Benedict se detuvo y levantó la cabeza.
—¿Te estoy haciendo daño?
—No. —Lo instó a acercarse de nuevo a ella—. No, por favor. No te pares, sigue haciéndolo.
—Tengo que pararme.
—¿Por qué?
—Porque tu hermana me advirtió de que si te dejaba embarazada, me decapitaría.
—¿Cómo? ¿Penny te dijo eso? No me lo creo.
—Tal vez no lo dijera así tal cual, pero si no recuerdo mal, fue algo del estilo. La idea era dejarme bien claro que debía usar un condón. —Hizo una pausa—. Pero dada tu falta de experiencia, a lo mejor no sabes de lo que estoy hablando.
—Aunque me falte experiencia, no me faltan conocimientos médicos —replicó ella con un deje remilgado—. Mi padre me explicó cómo se usaba un condón.
—Por supuesto que lo hizo. —Benedict parecía dividido entre la risa y el enfado—. Supongo que no llevarás uno de sobra en los bolsillos de tu capa, ¿verdad?
Ella se puso colorada.
—Ahora te estás riendo de mí.
—Pues sí. —Cambió el peso del cuerpo—. Espera un momento. No tardo.
Tras levantarse de la cama, se acercó al gancho donde había colgado su gabán. Amity se incorporó sobre un codo para ver qué estaba haciendo. A la luz del fuego, lo observó sacar una cajita de cuero de un bolsillo.

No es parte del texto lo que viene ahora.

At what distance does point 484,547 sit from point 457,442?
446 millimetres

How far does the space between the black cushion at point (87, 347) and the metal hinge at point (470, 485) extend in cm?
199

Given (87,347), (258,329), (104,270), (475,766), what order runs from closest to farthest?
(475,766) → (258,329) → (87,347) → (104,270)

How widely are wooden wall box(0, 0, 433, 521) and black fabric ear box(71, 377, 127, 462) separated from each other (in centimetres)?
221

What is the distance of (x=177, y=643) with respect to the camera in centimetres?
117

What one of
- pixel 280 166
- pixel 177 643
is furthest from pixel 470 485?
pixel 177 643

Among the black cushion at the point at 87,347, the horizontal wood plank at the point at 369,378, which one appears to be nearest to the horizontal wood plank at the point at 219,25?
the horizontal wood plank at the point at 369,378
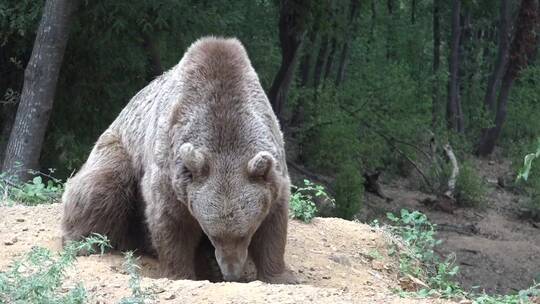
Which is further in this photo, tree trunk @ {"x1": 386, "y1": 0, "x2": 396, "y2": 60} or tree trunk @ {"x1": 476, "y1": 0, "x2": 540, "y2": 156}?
tree trunk @ {"x1": 386, "y1": 0, "x2": 396, "y2": 60}

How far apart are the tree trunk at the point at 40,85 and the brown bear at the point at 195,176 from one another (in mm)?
5918

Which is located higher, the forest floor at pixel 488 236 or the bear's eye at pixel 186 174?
the bear's eye at pixel 186 174

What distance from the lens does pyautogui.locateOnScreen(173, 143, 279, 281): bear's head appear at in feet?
18.1

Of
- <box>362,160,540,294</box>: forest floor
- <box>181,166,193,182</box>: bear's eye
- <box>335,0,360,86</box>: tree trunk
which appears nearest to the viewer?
<box>181,166,193,182</box>: bear's eye

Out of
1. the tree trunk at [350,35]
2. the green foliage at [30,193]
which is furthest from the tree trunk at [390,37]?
the green foliage at [30,193]

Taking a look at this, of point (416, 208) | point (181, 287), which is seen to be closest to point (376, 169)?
point (416, 208)

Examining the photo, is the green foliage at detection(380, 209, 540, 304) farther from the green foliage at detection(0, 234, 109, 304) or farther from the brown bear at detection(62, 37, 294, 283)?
the green foliage at detection(0, 234, 109, 304)

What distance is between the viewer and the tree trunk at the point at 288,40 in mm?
18062

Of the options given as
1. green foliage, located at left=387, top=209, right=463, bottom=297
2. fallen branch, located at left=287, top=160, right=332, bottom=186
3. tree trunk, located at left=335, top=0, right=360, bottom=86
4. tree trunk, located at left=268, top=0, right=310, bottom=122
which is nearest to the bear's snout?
green foliage, located at left=387, top=209, right=463, bottom=297

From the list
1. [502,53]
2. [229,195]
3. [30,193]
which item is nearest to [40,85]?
[30,193]

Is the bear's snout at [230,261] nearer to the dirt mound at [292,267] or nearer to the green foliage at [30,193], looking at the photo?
the dirt mound at [292,267]

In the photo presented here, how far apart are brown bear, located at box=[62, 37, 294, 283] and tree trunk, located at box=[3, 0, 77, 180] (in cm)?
592

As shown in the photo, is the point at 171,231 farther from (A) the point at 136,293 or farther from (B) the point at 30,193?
(B) the point at 30,193

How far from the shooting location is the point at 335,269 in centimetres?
682
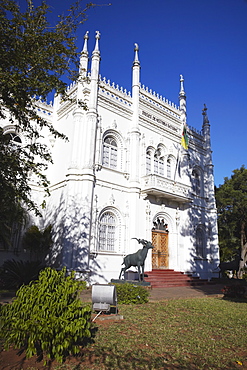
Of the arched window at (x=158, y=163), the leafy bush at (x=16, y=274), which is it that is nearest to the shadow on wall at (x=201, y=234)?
the arched window at (x=158, y=163)

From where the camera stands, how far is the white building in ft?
47.9

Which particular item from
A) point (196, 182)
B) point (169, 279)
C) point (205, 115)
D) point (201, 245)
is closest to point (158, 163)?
point (196, 182)

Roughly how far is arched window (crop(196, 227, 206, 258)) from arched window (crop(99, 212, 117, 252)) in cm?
832

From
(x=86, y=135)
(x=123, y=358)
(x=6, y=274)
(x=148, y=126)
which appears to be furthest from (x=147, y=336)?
(x=148, y=126)

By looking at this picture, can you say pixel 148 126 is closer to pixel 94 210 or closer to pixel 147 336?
pixel 94 210

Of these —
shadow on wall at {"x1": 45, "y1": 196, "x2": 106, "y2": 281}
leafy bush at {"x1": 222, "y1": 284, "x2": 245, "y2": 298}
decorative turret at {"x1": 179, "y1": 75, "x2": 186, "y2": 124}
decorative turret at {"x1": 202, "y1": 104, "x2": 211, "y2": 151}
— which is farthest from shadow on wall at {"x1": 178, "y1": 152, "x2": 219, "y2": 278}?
shadow on wall at {"x1": 45, "y1": 196, "x2": 106, "y2": 281}

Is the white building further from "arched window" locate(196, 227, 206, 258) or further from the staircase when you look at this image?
the staircase

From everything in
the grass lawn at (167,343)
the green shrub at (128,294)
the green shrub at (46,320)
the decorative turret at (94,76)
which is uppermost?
the decorative turret at (94,76)

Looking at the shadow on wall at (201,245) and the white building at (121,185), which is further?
the shadow on wall at (201,245)

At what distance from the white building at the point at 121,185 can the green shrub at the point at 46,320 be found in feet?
31.6

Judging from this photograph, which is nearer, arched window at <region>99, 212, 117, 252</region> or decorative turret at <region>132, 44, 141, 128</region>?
arched window at <region>99, 212, 117, 252</region>

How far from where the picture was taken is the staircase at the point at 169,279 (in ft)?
50.1

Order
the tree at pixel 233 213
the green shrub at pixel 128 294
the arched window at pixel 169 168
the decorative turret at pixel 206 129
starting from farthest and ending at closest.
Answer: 1. the decorative turret at pixel 206 129
2. the tree at pixel 233 213
3. the arched window at pixel 169 168
4. the green shrub at pixel 128 294

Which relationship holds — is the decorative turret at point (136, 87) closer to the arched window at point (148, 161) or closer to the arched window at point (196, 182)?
the arched window at point (148, 161)
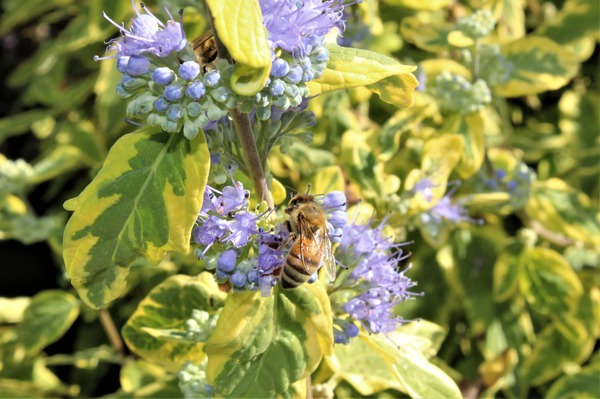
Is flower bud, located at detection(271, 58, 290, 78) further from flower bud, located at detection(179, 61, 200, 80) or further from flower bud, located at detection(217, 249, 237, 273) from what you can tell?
flower bud, located at detection(217, 249, 237, 273)

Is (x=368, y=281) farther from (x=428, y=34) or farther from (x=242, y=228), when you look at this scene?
(x=428, y=34)

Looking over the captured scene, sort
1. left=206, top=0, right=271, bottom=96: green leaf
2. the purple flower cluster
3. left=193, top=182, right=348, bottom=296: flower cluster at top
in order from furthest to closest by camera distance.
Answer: the purple flower cluster < left=193, top=182, right=348, bottom=296: flower cluster at top < left=206, top=0, right=271, bottom=96: green leaf

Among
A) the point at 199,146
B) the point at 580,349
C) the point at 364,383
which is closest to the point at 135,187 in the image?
the point at 199,146

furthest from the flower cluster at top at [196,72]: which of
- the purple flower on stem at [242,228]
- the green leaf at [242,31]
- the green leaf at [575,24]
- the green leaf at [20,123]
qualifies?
the green leaf at [20,123]

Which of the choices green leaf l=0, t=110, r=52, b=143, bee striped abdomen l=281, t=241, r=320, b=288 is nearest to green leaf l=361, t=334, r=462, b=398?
bee striped abdomen l=281, t=241, r=320, b=288

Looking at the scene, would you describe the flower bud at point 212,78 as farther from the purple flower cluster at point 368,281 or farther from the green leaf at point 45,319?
the green leaf at point 45,319

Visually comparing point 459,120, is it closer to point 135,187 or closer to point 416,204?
point 416,204
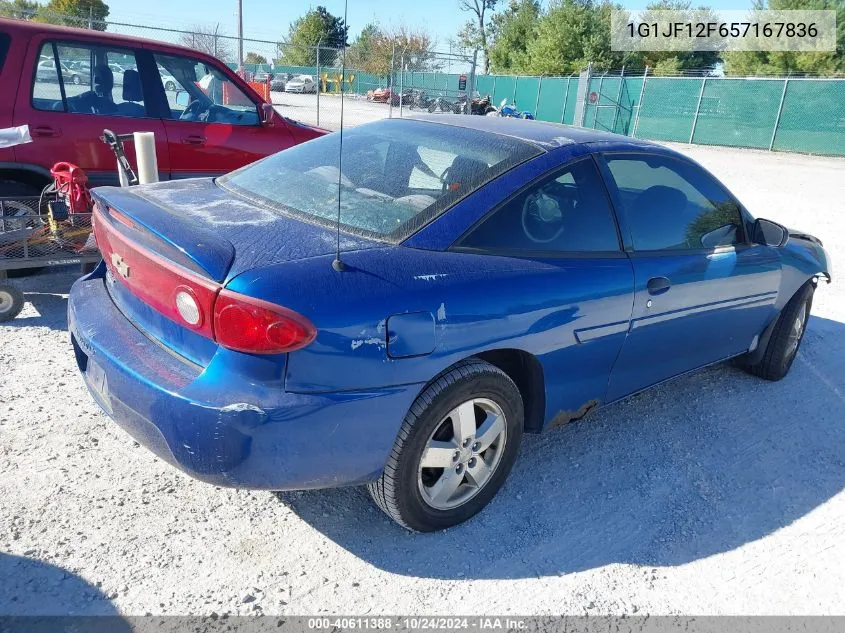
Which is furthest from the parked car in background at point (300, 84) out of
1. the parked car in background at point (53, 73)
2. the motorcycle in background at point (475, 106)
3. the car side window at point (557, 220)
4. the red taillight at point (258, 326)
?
the red taillight at point (258, 326)

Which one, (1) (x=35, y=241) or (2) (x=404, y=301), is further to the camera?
(1) (x=35, y=241)

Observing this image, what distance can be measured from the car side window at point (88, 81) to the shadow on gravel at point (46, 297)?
1.31 metres

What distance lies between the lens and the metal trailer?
13.9 ft

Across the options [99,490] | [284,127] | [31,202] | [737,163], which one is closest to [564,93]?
[737,163]

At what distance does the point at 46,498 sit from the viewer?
2576 mm

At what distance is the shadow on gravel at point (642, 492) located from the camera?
100 inches

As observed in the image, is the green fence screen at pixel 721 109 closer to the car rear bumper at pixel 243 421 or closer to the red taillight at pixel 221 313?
the red taillight at pixel 221 313

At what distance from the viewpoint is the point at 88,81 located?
511cm

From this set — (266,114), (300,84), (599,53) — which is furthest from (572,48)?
(266,114)

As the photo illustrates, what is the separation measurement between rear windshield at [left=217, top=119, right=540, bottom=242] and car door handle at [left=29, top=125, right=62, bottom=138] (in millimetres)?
2573

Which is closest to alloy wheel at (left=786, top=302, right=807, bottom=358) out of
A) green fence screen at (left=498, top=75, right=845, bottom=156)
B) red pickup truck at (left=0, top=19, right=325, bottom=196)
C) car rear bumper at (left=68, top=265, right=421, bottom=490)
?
car rear bumper at (left=68, top=265, right=421, bottom=490)

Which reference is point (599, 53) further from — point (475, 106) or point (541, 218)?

—¿Quieres decir que has traído uno? —le preguntó, atónita—. ¿Has traído uno a un viaje para investigar un crimen?
Benedict se quedó petrificado, a todas luces inseguro de la respuesta correcta.
—¡Ah! —exclamó. Tras guardar silencio un instante, tomó una decisión—. Lo llevo encima desde que lo compré.
—¿Y cuándo lo hiciste exactamente?
—Poco después de que tu hermana me echara el sermón.
—Por el amor de Dios. —Amity se percató de que no sabía qué decir. Tras una breve reflexión, empezó a sonreír—. Al parecer, no soy la única que viaja preparada para cualquier eventualidad.
Benedict soltó una carcajada, un sonido ronco alimentado por el alivio que lo inundaba, y regresó a la cama. Tras abrir la cajita de cuero, sacó el condón. Amity observó, fascinada, cómo se lo colocaba.
Benedict se agachó para besarla.
—Esta vez disfrutarás de la experiencia, te lo prometo —dijo contra sus labios.
—Te creo.
No la penetró de inmediato. En cambio, la acarició hasta que de nuevo sintió un deseo palpitante y desesperado. Localizó ese punto en su interior donde le provocaba un placer exquisito, y también le dedicó su tiempo a la otra zona externa situada en la parte superior de su sexo. Concentró toda su atención en esos dos puntos hasta que Amity fue incapaz de pensar en otra cosa.
Cuando el placer la inundó en oleadas, jadeó, gritó y se aferró con fuerza a los hombros de Benedict.
En ese momento fue cuando la penetró, despacio y de forma deliberada, a fin de prolongar sus espasmos de placer. En esa ocasión, no hubo dolor, al contrario. La plenitud de su invasión, la tensión que la acompañaba, provocó otra nueva oleada de estremecimientos. A esas alturas, Amity era incapaz de respirar.
Lo escuchó gemir. La espalda de Benedict era un sólido bloque de músculos bajo sus manos.
Al cabo de un instante, él introdujo una mano entre sus cuerpos y Amity comprendió que estaba asegurando el condón mientras se movía en su interior. En el último momento, salió de ella. Amity lo estrechó contra su cuerpo mientras él alcanzaba el orgasmo.
Benedict se estremeció y después se dejó caer a su lado.